Saturday, September 7, 2019

Halloween 2018






90-Year-Old Halloween Decorations
At Heart Of Ohio Collection

One family has been collecting Halloween art and decorations since the 1920s.
The resulting collection is breathtaking.




LAKEWOOD, OH — When Victoria Orban looks at her walls, covered in every imaginable Halloween decoration, she sees history. She sees family. That's because her exhaustive collection of stickers, faux spider webs, cardboard witches, and other spooky wall-hanging art has been passed from generation to generation in her family.
In the 1920s, in Cleveland, Orban's great-great paternal uncle, Albert Rothacker, and his wife, Elsie, began throwing elaborate Halloween parties. The swinging affairs included matching pumpkins, wall art, and fake skulls, perfect accoutrements for the season. The couple almost assuredly did not know their seasonal ornaments would become family heirlooms.

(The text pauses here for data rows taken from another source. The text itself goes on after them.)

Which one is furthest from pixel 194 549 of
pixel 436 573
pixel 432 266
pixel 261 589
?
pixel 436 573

Those decorations did become precious, passed along to the Rothacker descendants and then their descendants descendants. Now, the oldest pieces are divvied up among the surviving family members. Victoria Orban keeps her great-great aunt's and uncle's spirits alive in her Lakewood house. She also adds her own contemporary decorations to the collection.


"It's so cool to know that here we are, all these decades later, and we're doing something they loved to do," Orban said.
Nearly a century later, Orban carries on her family's partying tradition, throwing shindigs each year and going all out in decorating her house with the same decorations her relatives, Albert and Elsie, used. "The oldest decoration we have is dated 1926," Orban told Patch.
In a serendipitous twist, Albert and Elsie dated each decoration they purchased. They jotted down where it came from and when they acquired it. It was a bookkeeping measure that the early Rothackers passed onto their descendants.

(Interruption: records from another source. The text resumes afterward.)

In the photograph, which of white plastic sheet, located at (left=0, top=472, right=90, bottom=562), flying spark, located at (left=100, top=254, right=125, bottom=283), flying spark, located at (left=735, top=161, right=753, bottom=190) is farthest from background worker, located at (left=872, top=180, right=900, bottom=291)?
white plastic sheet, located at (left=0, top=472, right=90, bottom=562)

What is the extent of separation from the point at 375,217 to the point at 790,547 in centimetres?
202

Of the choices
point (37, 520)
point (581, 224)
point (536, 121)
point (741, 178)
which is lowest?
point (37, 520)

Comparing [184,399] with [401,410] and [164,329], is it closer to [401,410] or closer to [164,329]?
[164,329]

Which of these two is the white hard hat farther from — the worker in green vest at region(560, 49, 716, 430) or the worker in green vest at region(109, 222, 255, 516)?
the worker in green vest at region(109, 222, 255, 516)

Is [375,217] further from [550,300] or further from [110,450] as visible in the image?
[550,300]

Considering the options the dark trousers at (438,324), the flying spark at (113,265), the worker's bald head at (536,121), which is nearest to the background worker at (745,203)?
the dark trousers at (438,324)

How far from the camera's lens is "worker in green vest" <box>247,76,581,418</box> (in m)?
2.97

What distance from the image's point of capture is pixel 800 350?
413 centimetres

Orban said she and the rest of her family now carefully put the same information on the back of each of their decorations. That means there are decades worth of baubles, trinkets, knickknacks and more catalogued in Orban's collection. And each year, Orban and the other surviving Rothackers cover their walls in those Halloween decorations. When the season is over, those decorations are carefully filed away and stored for posterity.
"We're very careful with some decorations. I use special boxes. Nothing gets folded, everything is stacked. It's like a large puzzle," Orban noted. "I keep everything in corresponding size piles. They're delicately wrapped and in boxes without air. I start with the largest and then do the mediums and the smalls."

The Rothacker decorations are spread around houses in Ohio, Florida, Illinois, and Virginia. Each family member has one or two pieces from Albert and Elsie's 1920s collection. Each family member has also augmented their collection with their own flair.
For instance, Orban's decorations are filled with pieces acquired through her familial grocery store connections. Victoria's father and grandfather both worked in grocery stores.
"Working in grocery business, he would take end cap decorations," she said, before noting that buying things up isn't the only way to get the pieces. "We craft things. We acquire things. For instance, Great Lakes Brewing carries Nosferatu. I cut things out from those cases. Even the CVS in Lakewood gave me some of their signage."
Some of the relatives have had to improvise for Halloween. "One of my cousins, when he was on active development for the Navy, decorated his rack in the submarine," Orban said with fond remembrance.

With two little ones of her own, Orban is already looking to the future of this Halloween tradition.
"This is a long-standing family tradition. Halloween is so near and dear to my heart. As we grow our family, I try to get them involved. Looking at how they view these, it's magical," she said. She added that she's already started grabbing up decorations for them and storing them in a separate place. Her children's collections have already begun in earnest — with decorations dated to 2018.

Who knows where those decorations will eventually end up?